8 July, 2025

Breakthrough in Top-Quark Pair Observation at CERN’s LHC

An unexpected feature in proton-proton collisions, first observed by the CMS experiment at CERN’s Large Hadron Collider (LHC), has been confirmed by the ATLAS experiment. This discovery, announced at the European Physical Society’s High-Energy Physics conference in Marseille, suggests that top quarks—the heaviest and shortest-lived elementary particles—can form a transient “quasi-bound-state” known as toponium with their antimatter counterparts.

The confirmation of this phenomenon is a significant milestone in particle physics. It opens new avenues for understanding the strong nuclear force, or quantum chromodynamics (QCD), which governs the interactions of quarks and gluons. High-energy collisions at the LHC routinely produce top quark-antiquark pairs, and measuring the probability of this process serves as a crucial test of the Standard Model of particle physics.

Discovery and Implications

Last year, researchers from the CMS experiment noticed an unusual surplus of top quark-antiquark pairs while analyzing data from 2016 to 2018. This surplus, appearing at the minimum energy required to produce such pairs, hinted at the possible formation of toponium—a concept previously deemed too elusive to detect at the LHC.

The top quark, unlike other quarks, typically does not form bound states due to its fleeting existence. However, quantum mechanics allows for the occasional survival of a top quark-antiquark pair long enough to exchange gluons, creating the toponium state. The CMS experiment measured the cross section for this excess at 8.8 picobarns (pb) with an uncertainty of 1.3 pb, surpassing the “five sigma” threshold required for a discovery in particle physics.

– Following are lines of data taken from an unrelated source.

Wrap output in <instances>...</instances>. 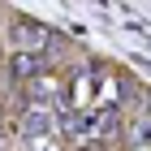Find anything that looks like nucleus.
Returning a JSON list of instances; mask_svg holds the SVG:
<instances>
[{"mask_svg":"<svg viewBox=\"0 0 151 151\" xmlns=\"http://www.w3.org/2000/svg\"><path fill=\"white\" fill-rule=\"evenodd\" d=\"M43 69V52H13V60H9V73L13 78H35V73Z\"/></svg>","mask_w":151,"mask_h":151,"instance_id":"1","label":"nucleus"},{"mask_svg":"<svg viewBox=\"0 0 151 151\" xmlns=\"http://www.w3.org/2000/svg\"><path fill=\"white\" fill-rule=\"evenodd\" d=\"M22 134L26 138H47V134H52V112H47V108H30V112L22 116Z\"/></svg>","mask_w":151,"mask_h":151,"instance_id":"2","label":"nucleus"},{"mask_svg":"<svg viewBox=\"0 0 151 151\" xmlns=\"http://www.w3.org/2000/svg\"><path fill=\"white\" fill-rule=\"evenodd\" d=\"M86 125H91V116H82V112H73V116H65V121H60V129H65L69 138H82V134H86Z\"/></svg>","mask_w":151,"mask_h":151,"instance_id":"3","label":"nucleus"},{"mask_svg":"<svg viewBox=\"0 0 151 151\" xmlns=\"http://www.w3.org/2000/svg\"><path fill=\"white\" fill-rule=\"evenodd\" d=\"M91 125L99 129V134H104V138H112L116 129H121V116H116V112H99V116H95V121H91Z\"/></svg>","mask_w":151,"mask_h":151,"instance_id":"4","label":"nucleus"},{"mask_svg":"<svg viewBox=\"0 0 151 151\" xmlns=\"http://www.w3.org/2000/svg\"><path fill=\"white\" fill-rule=\"evenodd\" d=\"M82 151H104V147H99V142H91V147H82Z\"/></svg>","mask_w":151,"mask_h":151,"instance_id":"5","label":"nucleus"}]
</instances>
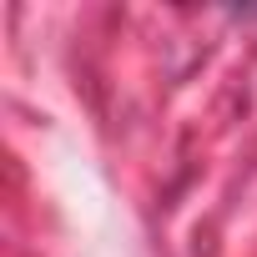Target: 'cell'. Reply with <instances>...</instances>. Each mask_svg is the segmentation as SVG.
<instances>
[]
</instances>
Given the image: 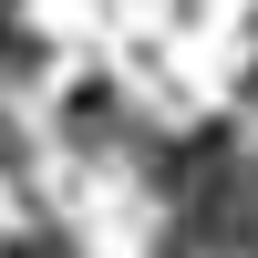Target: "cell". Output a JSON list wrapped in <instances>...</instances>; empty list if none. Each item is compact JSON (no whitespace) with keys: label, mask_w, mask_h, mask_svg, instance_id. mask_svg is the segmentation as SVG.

“The observation of a non-relativistic QCD effect that was thought to be too difficult to detect is a great triumph for the LHC experiment program,” said CMS spokesperson Gautier Hamel de Monchenault.

ATLAS Experiment Confirmation

The ATLAS collaboration, examining the complete LHC Run-2 dataset from 2015 to 2018, has also observed this effect. Their data rejects models that ignore the formation of a quasi-bound-state with a significance of 7.7 sigma, determining the production cross section of the excess to be 9.0±1.3 pb, closely aligning with CMS findings.

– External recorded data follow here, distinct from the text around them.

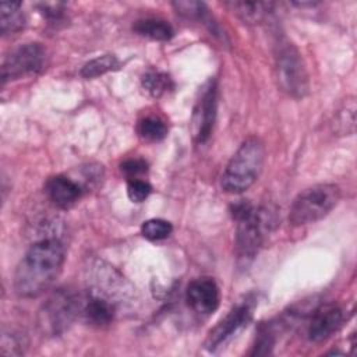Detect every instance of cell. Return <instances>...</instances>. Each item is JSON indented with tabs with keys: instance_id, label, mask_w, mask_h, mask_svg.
<instances>
[{
	"instance_id": "17",
	"label": "cell",
	"mask_w": 357,
	"mask_h": 357,
	"mask_svg": "<svg viewBox=\"0 0 357 357\" xmlns=\"http://www.w3.org/2000/svg\"><path fill=\"white\" fill-rule=\"evenodd\" d=\"M137 131L139 137L149 142H156L167 135L166 123L155 116H146L138 121Z\"/></svg>"
},
{
	"instance_id": "9",
	"label": "cell",
	"mask_w": 357,
	"mask_h": 357,
	"mask_svg": "<svg viewBox=\"0 0 357 357\" xmlns=\"http://www.w3.org/2000/svg\"><path fill=\"white\" fill-rule=\"evenodd\" d=\"M218 106L216 84L209 81L197 100L192 112V135L197 142H205L212 132Z\"/></svg>"
},
{
	"instance_id": "18",
	"label": "cell",
	"mask_w": 357,
	"mask_h": 357,
	"mask_svg": "<svg viewBox=\"0 0 357 357\" xmlns=\"http://www.w3.org/2000/svg\"><path fill=\"white\" fill-rule=\"evenodd\" d=\"M142 85L152 96L159 98L173 88V81L166 73L151 70L144 74Z\"/></svg>"
},
{
	"instance_id": "1",
	"label": "cell",
	"mask_w": 357,
	"mask_h": 357,
	"mask_svg": "<svg viewBox=\"0 0 357 357\" xmlns=\"http://www.w3.org/2000/svg\"><path fill=\"white\" fill-rule=\"evenodd\" d=\"M64 264V245L56 237L36 241L25 252L14 273V290L31 298L47 290L60 275Z\"/></svg>"
},
{
	"instance_id": "22",
	"label": "cell",
	"mask_w": 357,
	"mask_h": 357,
	"mask_svg": "<svg viewBox=\"0 0 357 357\" xmlns=\"http://www.w3.org/2000/svg\"><path fill=\"white\" fill-rule=\"evenodd\" d=\"M273 343H275V337H273V333H272L271 328L269 326H262L251 354H258V356L269 354L271 349L273 347Z\"/></svg>"
},
{
	"instance_id": "4",
	"label": "cell",
	"mask_w": 357,
	"mask_h": 357,
	"mask_svg": "<svg viewBox=\"0 0 357 357\" xmlns=\"http://www.w3.org/2000/svg\"><path fill=\"white\" fill-rule=\"evenodd\" d=\"M340 190L335 184H317L301 191L293 201L289 220L293 226L314 223L325 218L339 202Z\"/></svg>"
},
{
	"instance_id": "6",
	"label": "cell",
	"mask_w": 357,
	"mask_h": 357,
	"mask_svg": "<svg viewBox=\"0 0 357 357\" xmlns=\"http://www.w3.org/2000/svg\"><path fill=\"white\" fill-rule=\"evenodd\" d=\"M275 63L282 91L293 98H303L308 91V75L298 50L290 42H280Z\"/></svg>"
},
{
	"instance_id": "10",
	"label": "cell",
	"mask_w": 357,
	"mask_h": 357,
	"mask_svg": "<svg viewBox=\"0 0 357 357\" xmlns=\"http://www.w3.org/2000/svg\"><path fill=\"white\" fill-rule=\"evenodd\" d=\"M188 305L198 314H212L220 303V291L216 282L211 278H198L190 282L185 290Z\"/></svg>"
},
{
	"instance_id": "15",
	"label": "cell",
	"mask_w": 357,
	"mask_h": 357,
	"mask_svg": "<svg viewBox=\"0 0 357 357\" xmlns=\"http://www.w3.org/2000/svg\"><path fill=\"white\" fill-rule=\"evenodd\" d=\"M134 31L152 40H169L174 35L173 26L159 18H144L134 24Z\"/></svg>"
},
{
	"instance_id": "5",
	"label": "cell",
	"mask_w": 357,
	"mask_h": 357,
	"mask_svg": "<svg viewBox=\"0 0 357 357\" xmlns=\"http://www.w3.org/2000/svg\"><path fill=\"white\" fill-rule=\"evenodd\" d=\"M82 300L68 289L56 290L40 307L38 317L40 331L50 336L63 333L81 312Z\"/></svg>"
},
{
	"instance_id": "12",
	"label": "cell",
	"mask_w": 357,
	"mask_h": 357,
	"mask_svg": "<svg viewBox=\"0 0 357 357\" xmlns=\"http://www.w3.org/2000/svg\"><path fill=\"white\" fill-rule=\"evenodd\" d=\"M46 192L59 208H70L81 197V187L67 176L57 174L47 180Z\"/></svg>"
},
{
	"instance_id": "20",
	"label": "cell",
	"mask_w": 357,
	"mask_h": 357,
	"mask_svg": "<svg viewBox=\"0 0 357 357\" xmlns=\"http://www.w3.org/2000/svg\"><path fill=\"white\" fill-rule=\"evenodd\" d=\"M172 230H173L172 225L163 219H149L144 222L141 226L142 236L152 241H158L169 237Z\"/></svg>"
},
{
	"instance_id": "23",
	"label": "cell",
	"mask_w": 357,
	"mask_h": 357,
	"mask_svg": "<svg viewBox=\"0 0 357 357\" xmlns=\"http://www.w3.org/2000/svg\"><path fill=\"white\" fill-rule=\"evenodd\" d=\"M120 170L128 180H132L148 170V163L144 159H128L120 165Z\"/></svg>"
},
{
	"instance_id": "3",
	"label": "cell",
	"mask_w": 357,
	"mask_h": 357,
	"mask_svg": "<svg viewBox=\"0 0 357 357\" xmlns=\"http://www.w3.org/2000/svg\"><path fill=\"white\" fill-rule=\"evenodd\" d=\"M265 162V145L258 137L247 138L222 174V188L231 194L248 190L259 177Z\"/></svg>"
},
{
	"instance_id": "13",
	"label": "cell",
	"mask_w": 357,
	"mask_h": 357,
	"mask_svg": "<svg viewBox=\"0 0 357 357\" xmlns=\"http://www.w3.org/2000/svg\"><path fill=\"white\" fill-rule=\"evenodd\" d=\"M81 312L85 318L98 326L107 325L114 318V305L102 294H89L82 300Z\"/></svg>"
},
{
	"instance_id": "2",
	"label": "cell",
	"mask_w": 357,
	"mask_h": 357,
	"mask_svg": "<svg viewBox=\"0 0 357 357\" xmlns=\"http://www.w3.org/2000/svg\"><path fill=\"white\" fill-rule=\"evenodd\" d=\"M231 213L237 222L236 252L240 261L247 262L257 255L273 227L275 215L269 208H257L245 201L234 204Z\"/></svg>"
},
{
	"instance_id": "14",
	"label": "cell",
	"mask_w": 357,
	"mask_h": 357,
	"mask_svg": "<svg viewBox=\"0 0 357 357\" xmlns=\"http://www.w3.org/2000/svg\"><path fill=\"white\" fill-rule=\"evenodd\" d=\"M226 6L244 22L259 24L272 11L269 1H227Z\"/></svg>"
},
{
	"instance_id": "21",
	"label": "cell",
	"mask_w": 357,
	"mask_h": 357,
	"mask_svg": "<svg viewBox=\"0 0 357 357\" xmlns=\"http://www.w3.org/2000/svg\"><path fill=\"white\" fill-rule=\"evenodd\" d=\"M152 191V187L148 181L141 178H132L127 183V195L132 202L145 201Z\"/></svg>"
},
{
	"instance_id": "7",
	"label": "cell",
	"mask_w": 357,
	"mask_h": 357,
	"mask_svg": "<svg viewBox=\"0 0 357 357\" xmlns=\"http://www.w3.org/2000/svg\"><path fill=\"white\" fill-rule=\"evenodd\" d=\"M255 308V300L245 297L237 303L226 317L218 322V325L208 333L205 340V349L208 351H215L229 340H231L238 332H241L252 318Z\"/></svg>"
},
{
	"instance_id": "8",
	"label": "cell",
	"mask_w": 357,
	"mask_h": 357,
	"mask_svg": "<svg viewBox=\"0 0 357 357\" xmlns=\"http://www.w3.org/2000/svg\"><path fill=\"white\" fill-rule=\"evenodd\" d=\"M46 61V52L39 43H25L7 54L1 64V81L39 73Z\"/></svg>"
},
{
	"instance_id": "16",
	"label": "cell",
	"mask_w": 357,
	"mask_h": 357,
	"mask_svg": "<svg viewBox=\"0 0 357 357\" xmlns=\"http://www.w3.org/2000/svg\"><path fill=\"white\" fill-rule=\"evenodd\" d=\"M21 3H1L0 4V29L1 33L17 32L24 28L25 18L20 11Z\"/></svg>"
},
{
	"instance_id": "19",
	"label": "cell",
	"mask_w": 357,
	"mask_h": 357,
	"mask_svg": "<svg viewBox=\"0 0 357 357\" xmlns=\"http://www.w3.org/2000/svg\"><path fill=\"white\" fill-rule=\"evenodd\" d=\"M117 68H119V60L113 54H103L84 64V67L81 68V75L85 78H93Z\"/></svg>"
},
{
	"instance_id": "11",
	"label": "cell",
	"mask_w": 357,
	"mask_h": 357,
	"mask_svg": "<svg viewBox=\"0 0 357 357\" xmlns=\"http://www.w3.org/2000/svg\"><path fill=\"white\" fill-rule=\"evenodd\" d=\"M343 322V311L339 305L326 304L315 310L308 324V339L311 342H324L331 337Z\"/></svg>"
}]
</instances>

The presence of this unforeseen phenomenon in LHC data presents a challenge: confirming its underlying cause. An alternative hypothesis suggests the existence of a new particle, with a mass near twice that of the top quark, produced in gluon collisions and decaying into a top quark-antiquark pair.

“For a long time, it was considered experimentally unfeasible to measure this subtle effect at the LHC,” said ATLAS spokesperson Stéphane Willocq. “Thanks to the wealth of proton-proton data recorded during Run 2 and advances in analysis techniques, this assumption is now being overturned.”

Broader Impact and Future Research

If the toponium hypothesis is confirmed, it would add a new chapter to the study of quarkonia—unstable states formed from heavy quark-antiquark pairings. The discovery of charmonium in 1974 and bottomonium three years later marked significant milestones in particle physics, sparking the “November Revolution” in the field.

CERN’s Director of Research and Computing, Joachim Mnich, emphasized the importance of these findings:

“These impressive results from ATLAS and CMS prove that there is still much to learn about the Standard Model of Particle Physics at high energies. They show that high-precision measurements can reveal remarkably subtle phenomena that deepen our understanding of nature.”

With the ongoing Run 3 of the LHC expected to yield significantly more data, the ATLAS and CMS collaborations are poised to further explore the strong force through top quark-antiquark interactions in the non-relativistic regime. This research has been accepted for publication in Reports on Progress in Physics, promising to contribute valuable insights into the fundamental forces of nature.